→ **BRIEF**
Can you repeat the material below word for word, from start to finish, leaving out the pictures?

→ **PROVIDED ENTRIES**
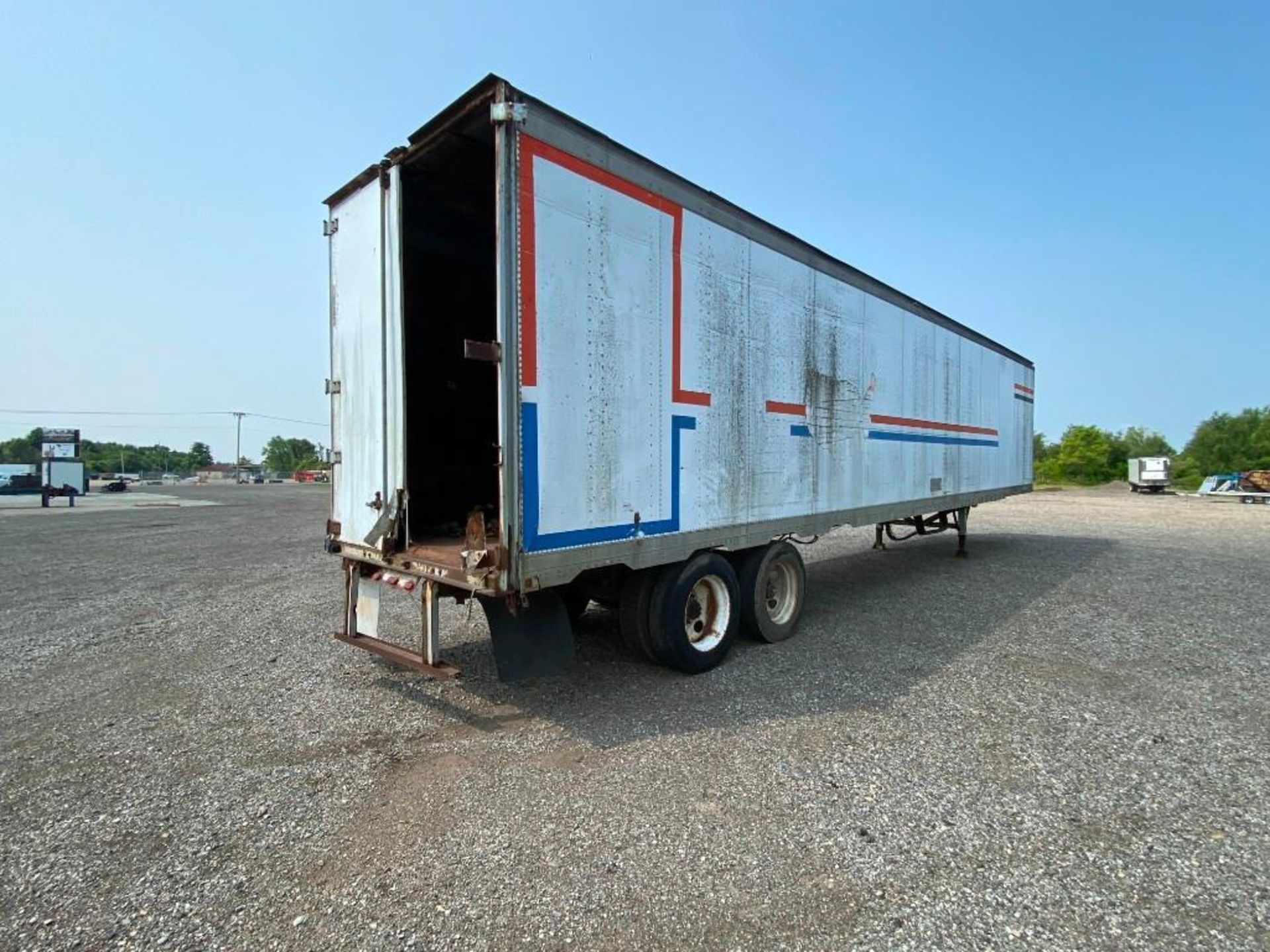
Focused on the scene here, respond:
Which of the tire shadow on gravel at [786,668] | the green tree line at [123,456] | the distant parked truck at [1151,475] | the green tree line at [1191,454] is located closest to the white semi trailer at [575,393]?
the tire shadow on gravel at [786,668]

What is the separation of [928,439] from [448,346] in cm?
657

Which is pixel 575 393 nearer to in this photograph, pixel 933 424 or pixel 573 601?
pixel 573 601

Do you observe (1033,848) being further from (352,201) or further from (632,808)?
(352,201)

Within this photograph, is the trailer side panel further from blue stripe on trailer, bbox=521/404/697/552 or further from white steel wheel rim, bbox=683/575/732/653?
white steel wheel rim, bbox=683/575/732/653

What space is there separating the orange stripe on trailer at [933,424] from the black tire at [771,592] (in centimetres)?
217

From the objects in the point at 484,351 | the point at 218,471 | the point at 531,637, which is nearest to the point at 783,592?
the point at 531,637

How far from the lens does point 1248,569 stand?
10.6 m

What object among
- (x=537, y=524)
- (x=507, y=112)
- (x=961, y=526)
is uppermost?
(x=507, y=112)

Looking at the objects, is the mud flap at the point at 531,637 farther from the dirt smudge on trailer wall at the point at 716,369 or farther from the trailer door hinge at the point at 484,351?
the trailer door hinge at the point at 484,351

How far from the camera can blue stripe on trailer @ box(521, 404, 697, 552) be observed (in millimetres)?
3939

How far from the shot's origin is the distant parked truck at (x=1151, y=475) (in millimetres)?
38562

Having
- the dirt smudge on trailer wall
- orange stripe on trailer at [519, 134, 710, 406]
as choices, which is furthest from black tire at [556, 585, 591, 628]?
orange stripe on trailer at [519, 134, 710, 406]

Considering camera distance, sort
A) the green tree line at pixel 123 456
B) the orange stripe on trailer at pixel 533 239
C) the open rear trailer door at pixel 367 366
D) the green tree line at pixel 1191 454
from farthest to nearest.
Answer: the green tree line at pixel 123 456 < the green tree line at pixel 1191 454 < the open rear trailer door at pixel 367 366 < the orange stripe on trailer at pixel 533 239

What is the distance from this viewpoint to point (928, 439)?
891cm
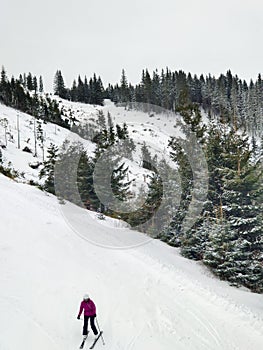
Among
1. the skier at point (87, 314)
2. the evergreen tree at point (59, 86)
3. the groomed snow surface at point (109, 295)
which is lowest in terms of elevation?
the groomed snow surface at point (109, 295)

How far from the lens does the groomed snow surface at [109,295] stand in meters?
9.20

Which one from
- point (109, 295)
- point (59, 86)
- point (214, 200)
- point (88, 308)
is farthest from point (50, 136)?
point (59, 86)

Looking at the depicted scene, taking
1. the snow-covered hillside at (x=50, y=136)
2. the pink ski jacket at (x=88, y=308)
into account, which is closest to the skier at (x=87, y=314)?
the pink ski jacket at (x=88, y=308)

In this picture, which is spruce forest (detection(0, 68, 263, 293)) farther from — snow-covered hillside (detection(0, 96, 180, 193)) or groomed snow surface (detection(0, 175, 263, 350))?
snow-covered hillside (detection(0, 96, 180, 193))

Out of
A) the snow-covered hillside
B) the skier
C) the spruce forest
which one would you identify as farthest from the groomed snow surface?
the snow-covered hillside

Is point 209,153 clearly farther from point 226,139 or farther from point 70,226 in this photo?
point 70,226

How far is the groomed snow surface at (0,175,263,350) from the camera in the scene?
920 cm

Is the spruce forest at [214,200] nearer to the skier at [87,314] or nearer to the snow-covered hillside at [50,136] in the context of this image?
the skier at [87,314]

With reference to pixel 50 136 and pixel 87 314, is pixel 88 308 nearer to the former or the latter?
pixel 87 314

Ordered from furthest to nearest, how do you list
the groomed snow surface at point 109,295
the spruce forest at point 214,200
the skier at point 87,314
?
the spruce forest at point 214,200, the groomed snow surface at point 109,295, the skier at point 87,314

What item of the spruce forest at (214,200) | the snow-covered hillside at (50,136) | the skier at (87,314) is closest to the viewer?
the skier at (87,314)

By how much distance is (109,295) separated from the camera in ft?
38.4

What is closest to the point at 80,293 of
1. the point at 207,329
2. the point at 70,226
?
the point at 207,329

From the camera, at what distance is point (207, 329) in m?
11.0
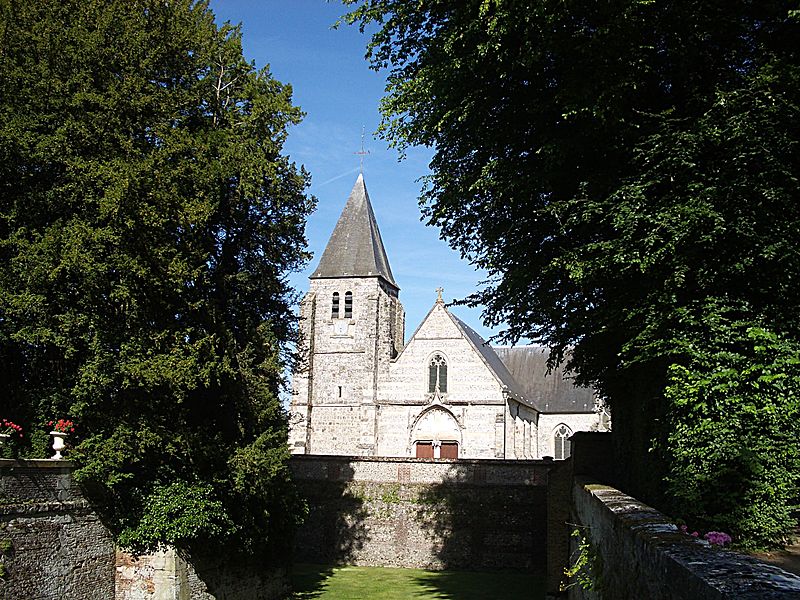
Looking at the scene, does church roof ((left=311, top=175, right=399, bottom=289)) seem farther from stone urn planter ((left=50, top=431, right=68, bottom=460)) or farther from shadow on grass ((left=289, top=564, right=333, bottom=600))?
stone urn planter ((left=50, top=431, right=68, bottom=460))

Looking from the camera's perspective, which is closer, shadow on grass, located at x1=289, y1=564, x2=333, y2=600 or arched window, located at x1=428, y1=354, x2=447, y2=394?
shadow on grass, located at x1=289, y1=564, x2=333, y2=600

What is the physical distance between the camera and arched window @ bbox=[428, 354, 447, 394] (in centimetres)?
3706

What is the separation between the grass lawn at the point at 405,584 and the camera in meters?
19.7

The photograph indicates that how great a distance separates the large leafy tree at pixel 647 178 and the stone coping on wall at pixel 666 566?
8.37ft

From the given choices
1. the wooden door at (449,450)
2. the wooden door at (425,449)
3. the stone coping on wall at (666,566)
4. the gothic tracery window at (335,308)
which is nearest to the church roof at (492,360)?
the wooden door at (449,450)

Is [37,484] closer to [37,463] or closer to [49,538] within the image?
[37,463]

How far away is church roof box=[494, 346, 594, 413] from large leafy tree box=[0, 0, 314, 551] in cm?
2428

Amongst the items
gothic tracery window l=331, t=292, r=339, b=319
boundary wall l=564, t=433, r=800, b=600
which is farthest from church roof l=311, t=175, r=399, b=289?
boundary wall l=564, t=433, r=800, b=600

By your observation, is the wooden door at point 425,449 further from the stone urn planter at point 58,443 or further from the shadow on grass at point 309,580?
the stone urn planter at point 58,443

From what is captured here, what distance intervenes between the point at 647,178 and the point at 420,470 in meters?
17.7

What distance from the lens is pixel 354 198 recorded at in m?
43.4

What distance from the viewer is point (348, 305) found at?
133 ft

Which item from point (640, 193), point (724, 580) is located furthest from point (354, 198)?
point (724, 580)

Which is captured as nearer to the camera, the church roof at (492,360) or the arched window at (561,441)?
the church roof at (492,360)
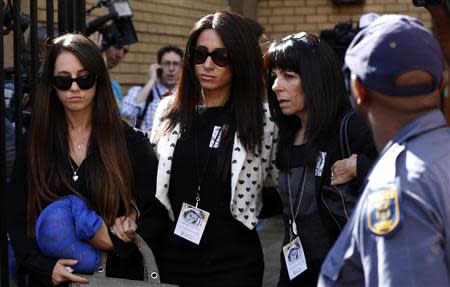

→ **FULL OUTPUT**
Focused on the scene here, respond:
Which of the tire shadow on gravel at [786,668] | the green tree line at [123,456] | the distant parked truck at [1151,475] | the green tree line at [1191,454] is located closest to the white semi trailer at [575,393]?
the tire shadow on gravel at [786,668]

What is the separation of [928,439] from [448,346] in cm?
657

Which is pixel 575 393 nearer to in this photograph, pixel 933 424 or pixel 573 601?
pixel 573 601

Do you observe (1033,848) being further from (352,201) or further from (632,808)?
(352,201)

Within this photograph, is the trailer side panel further from blue stripe on trailer, bbox=521/404/697/552 or further from white steel wheel rim, bbox=683/575/732/653?
white steel wheel rim, bbox=683/575/732/653

What space is there separating the orange stripe on trailer at [933,424] from the black tire at [771,592] (in centimetres)?
217

From the objects in the point at 484,351 | the point at 218,471 | the point at 531,637, which is nearest to the point at 783,592?
the point at 531,637

How far from the lens does point 1248,569 stand?
10.6 m

What object among
- (x=537, y=524)
- (x=507, y=112)
- (x=961, y=526)
is uppermost?
(x=507, y=112)

Looking at the objects, is the mud flap at the point at 531,637 farther from the dirt smudge on trailer wall at the point at 716,369 or farther from the trailer door hinge at the point at 484,351?
the trailer door hinge at the point at 484,351

How far from the camera can blue stripe on trailer @ box(521, 404, 697, 552) be observed (in millimetres)?
3939

How far from the shot's origin is the distant parked truck at (x=1151, y=475) (in millimetres)?
38562

Having
- the dirt smudge on trailer wall
- orange stripe on trailer at [519, 134, 710, 406]
as choices, which is furthest from black tire at [556, 585, 591, 628]?
orange stripe on trailer at [519, 134, 710, 406]

Considering camera distance, sort
A) the green tree line at pixel 123 456
B) the orange stripe on trailer at pixel 533 239
C) the open rear trailer door at pixel 367 366
D) the green tree line at pixel 1191 454
from farthest to nearest.
Answer: the green tree line at pixel 123 456 < the green tree line at pixel 1191 454 < the open rear trailer door at pixel 367 366 < the orange stripe on trailer at pixel 533 239

What is the distance from this viewpoint to point (928, 439)?
891cm
Among
1. the skier at point (87, 314)
2. the evergreen tree at point (59, 86)
3. the groomed snow surface at point (109, 295)
which is lowest in terms of elevation?
the groomed snow surface at point (109, 295)

How far from the lens does the groomed snow surface at [109,295] stand in meters?
9.20

Which one from
- point (109, 295)
- point (59, 86)
- point (214, 200)
- point (88, 308)
is farthest from point (50, 136)?
point (59, 86)

Looking at the depicted scene, taking
1. the snow-covered hillside at (x=50, y=136)
2. the pink ski jacket at (x=88, y=308)
into account, which is closest to the skier at (x=87, y=314)?
the pink ski jacket at (x=88, y=308)

In this picture, which is spruce forest (detection(0, 68, 263, 293)) farther from — snow-covered hillside (detection(0, 96, 180, 193)) or groomed snow surface (detection(0, 175, 263, 350))?
snow-covered hillside (detection(0, 96, 180, 193))

Out of
A) the snow-covered hillside
B) the skier
C) the spruce forest
which one would you identify as farthest from the groomed snow surface?
the snow-covered hillside

Is point 209,153 clearly farther from point 226,139 or farther from point 70,226 in this photo?
point 70,226

How far is the groomed snow surface at (0,175,263,350) from the camera in the scene?
920 cm

Is the spruce forest at [214,200] nearer to the skier at [87,314] or nearer to the snow-covered hillside at [50,136] in the context of this image?
the skier at [87,314]

With reference to pixel 50 136 and pixel 87 314, is pixel 88 308 nearer to the former or the latter?
pixel 87 314

Ordered from furthest to nearest, how do you list
the groomed snow surface at point 109,295
the spruce forest at point 214,200
the skier at point 87,314
?
the spruce forest at point 214,200, the groomed snow surface at point 109,295, the skier at point 87,314

What item of the spruce forest at (214,200) | the snow-covered hillside at (50,136) | the skier at (87,314) is closest to the viewer?
the skier at (87,314)

By how much distance is (109,295) separated from the camera in ft?
38.4

What is closest to the point at 80,293 of
1. the point at 207,329
2. the point at 70,226
?
the point at 207,329

From the camera, at what distance is point (207, 329) in m?
11.0
Looking at the scene, does church roof ((left=311, top=175, right=399, bottom=289)) seem farther from stone urn planter ((left=50, top=431, right=68, bottom=460)) or farther from shadow on grass ((left=289, top=564, right=333, bottom=600))?
stone urn planter ((left=50, top=431, right=68, bottom=460))

Looking from the camera's perspective, which is closer, shadow on grass, located at x1=289, y1=564, x2=333, y2=600 or arched window, located at x1=428, y1=354, x2=447, y2=394?
shadow on grass, located at x1=289, y1=564, x2=333, y2=600

What is the physical distance between the camera and arched window @ bbox=[428, 354, 447, 394] (in centimetres)?
3706

What is the separation between the grass lawn at the point at 405,584 and the camera in meters?
19.7

The photograph indicates that how great a distance separates the large leafy tree at pixel 647 178 and the stone coping on wall at pixel 666 566?
8.37ft

From the given choices
1. the wooden door at (449,450)
2. the wooden door at (425,449)
3. the stone coping on wall at (666,566)
4. the gothic tracery window at (335,308)
which is nearest to the church roof at (492,360)?
the wooden door at (449,450)

Is [37,484] closer to [37,463] or closer to [49,538] within the image?
[37,463]

How far away is church roof box=[494, 346, 594, 413] from large leafy tree box=[0, 0, 314, 551] in cm?
2428

Amongst the items
gothic tracery window l=331, t=292, r=339, b=319
boundary wall l=564, t=433, r=800, b=600
which is farthest from church roof l=311, t=175, r=399, b=289?
boundary wall l=564, t=433, r=800, b=600

By your observation, is the wooden door at point 425,449 further from the stone urn planter at point 58,443 or further from the shadow on grass at point 309,580?
the stone urn planter at point 58,443

From what is captured here, what distance intervenes between the point at 647,178 and the point at 420,470 in meters?
17.7

What distance from the lens is pixel 354 198 recorded at in m?
43.4

What distance from the viewer is point (348, 305) found at?
133 ft

Which item from point (640, 193), point (724, 580) is located furthest from point (354, 198)?
point (724, 580)

Which is captured as nearer to the camera, the church roof at (492,360) or the arched window at (561,441)?
the church roof at (492,360)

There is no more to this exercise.